On 15 December 2025, the Dutch Ministry of Finance published a new legislative proposal for consultation regarding the fund for mutual account (fonds voor gemene rekening; FGR) definition. This is highly relevant for the (PE) Funds sector, as it impacts the Dutch entity classification rules for Dutch and foreign entities.
Background
The Dutch entity tax qualification rules were substantially reformed as of 1 January 2025 to reduce hybrid mismatches by aligning the tax treatment of Dutch and foreign entities and partnerships (e.g., CVs and foreign LPs). Under the new regime, most Dutch and non-Dutch partnerships are tax-transparent unless they qualify as non-transparent FGR, a category of collective investment vehicle treated as tax-opaque for Dutch corporate income tax purposes.
However, the expanded definition of FGR has raised practical challenges because many entities that were previously transparent (including partnerships and certain investment vehicles) now risk unfamiliar non-transparent treatment. This has created significant uncertainties and unintended tax consequences in cross-border structures, particularly where foreign entities or funds could unexpectedly fall within the FGR scope.
In response to these issues, the Dutch Ministry of Finance now published a new legislative proposal including a new FGR definition and an opt-out mechanism.
New FGR definition and opt-out mechanism
The core elements of this legislative proposal are as follows:
Revised FGR definition
The proposal adjusts the FGR definition by modifying how the regime references the Dutch Financial Supervision Act (Wft). Instead of the current broader references to “investment fund” concepts, it now aligns more directly with established Wft definitions such as “investment institutions” and “ICBE”. The aim hereof is to reduce ambiguity, especially for foreign funds.
Opt-out mechanism
The draft introduces an optional opt-out regime under which certain funds with a restricted investor base can request not to be treated as an FGR for Dutch tax purposes, provided they meet the following specific conditions and supply the required information in time:
- maximum of twenty attributable participants (ongoing test)
- Provision of relevant information about participants to the tax authorities
- The opt-out mechanism may be applied only once per fund.
Tax consequences of opt-out
- Upon opting out, if the fund was non-transparent before opting out, the fund becomes tax transparent. In such case, the fund is subject to Dutch corporate income tax in respect of unrealised capital gains (no roll-over facilities available).
- If the opt-out subsequently ends, for example because the conditions are no longer met, the fund becomes subject to corporate income tax. Assets appear on the tax balance sheet for fair market value.
Practical remarks and next steps
- The consultation runs through 2 February 2026. After review of responses, the Ministry will decide whether and how to submit the draft to the Dutch Parliament.
- Legislative enactment (if adopted) is expected to occur no earlier than 1 January 2027.

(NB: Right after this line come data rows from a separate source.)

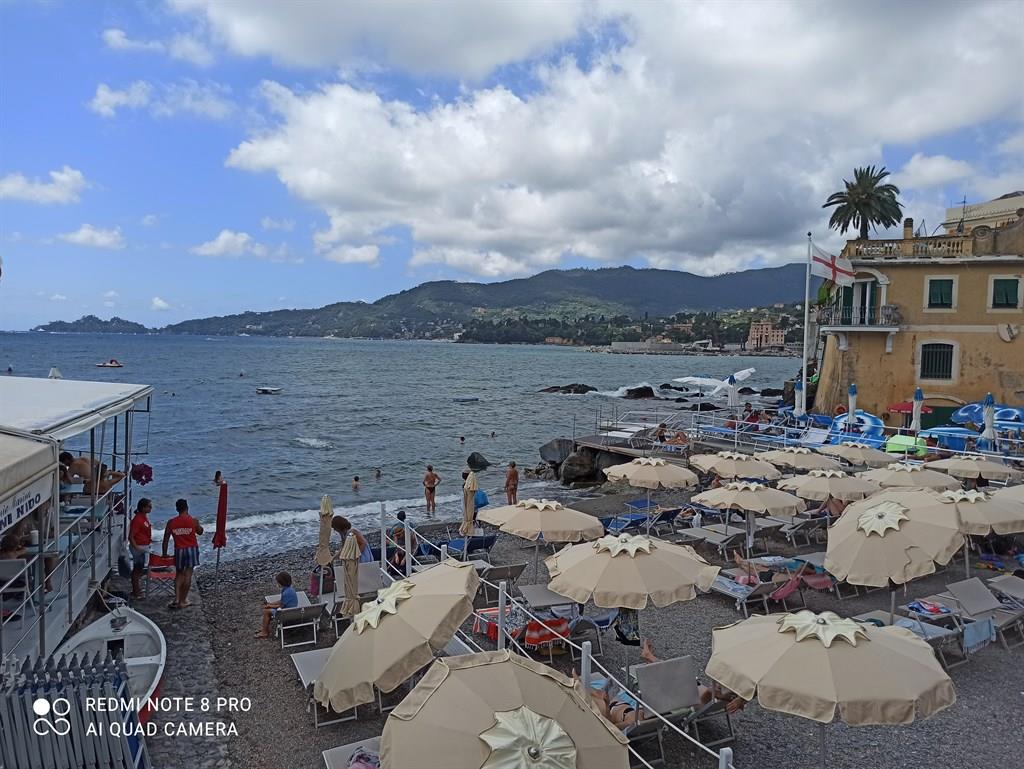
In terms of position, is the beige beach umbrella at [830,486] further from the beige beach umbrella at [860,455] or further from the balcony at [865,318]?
the balcony at [865,318]

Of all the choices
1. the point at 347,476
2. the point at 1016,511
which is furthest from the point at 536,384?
the point at 1016,511

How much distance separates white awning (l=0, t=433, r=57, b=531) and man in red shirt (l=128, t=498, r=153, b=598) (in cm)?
486

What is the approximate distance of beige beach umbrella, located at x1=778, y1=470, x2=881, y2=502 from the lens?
1277 cm

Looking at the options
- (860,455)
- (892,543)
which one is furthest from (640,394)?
(892,543)

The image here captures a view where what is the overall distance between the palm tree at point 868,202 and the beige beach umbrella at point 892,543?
124 feet

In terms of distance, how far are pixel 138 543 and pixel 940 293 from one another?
2960 cm

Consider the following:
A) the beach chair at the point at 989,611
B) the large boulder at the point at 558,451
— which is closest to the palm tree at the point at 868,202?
the large boulder at the point at 558,451

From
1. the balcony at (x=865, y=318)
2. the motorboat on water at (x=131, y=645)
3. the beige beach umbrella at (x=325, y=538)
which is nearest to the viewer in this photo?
the motorboat on water at (x=131, y=645)

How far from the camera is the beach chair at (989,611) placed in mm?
9373

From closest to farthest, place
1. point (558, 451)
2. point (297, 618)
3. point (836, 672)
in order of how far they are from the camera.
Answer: point (836, 672) → point (297, 618) → point (558, 451)

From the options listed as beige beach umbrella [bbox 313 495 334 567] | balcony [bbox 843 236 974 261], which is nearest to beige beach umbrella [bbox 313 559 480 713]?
beige beach umbrella [bbox 313 495 334 567]

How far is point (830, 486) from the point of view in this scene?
12938 mm

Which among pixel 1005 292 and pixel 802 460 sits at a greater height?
pixel 1005 292

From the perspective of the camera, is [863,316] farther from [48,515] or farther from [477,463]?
[48,515]
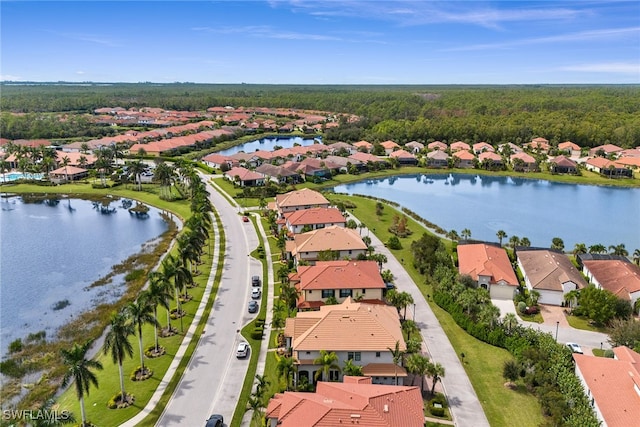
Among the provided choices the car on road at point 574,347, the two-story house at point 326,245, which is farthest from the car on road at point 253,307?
the car on road at point 574,347

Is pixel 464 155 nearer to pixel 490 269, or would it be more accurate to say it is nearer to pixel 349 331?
pixel 490 269

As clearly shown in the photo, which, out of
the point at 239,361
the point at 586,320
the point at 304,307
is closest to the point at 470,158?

- In the interim, existing transitional measures and grandfathering options continue to provide relief for entities caught by the current FGR definition (see also our previous updates (see also our previous Update and Q&A).
- It is important to assess (i) the fund classifications in existing and new structures under these proposed rules and (ii) whether conditions for the opt-out mechanism are met.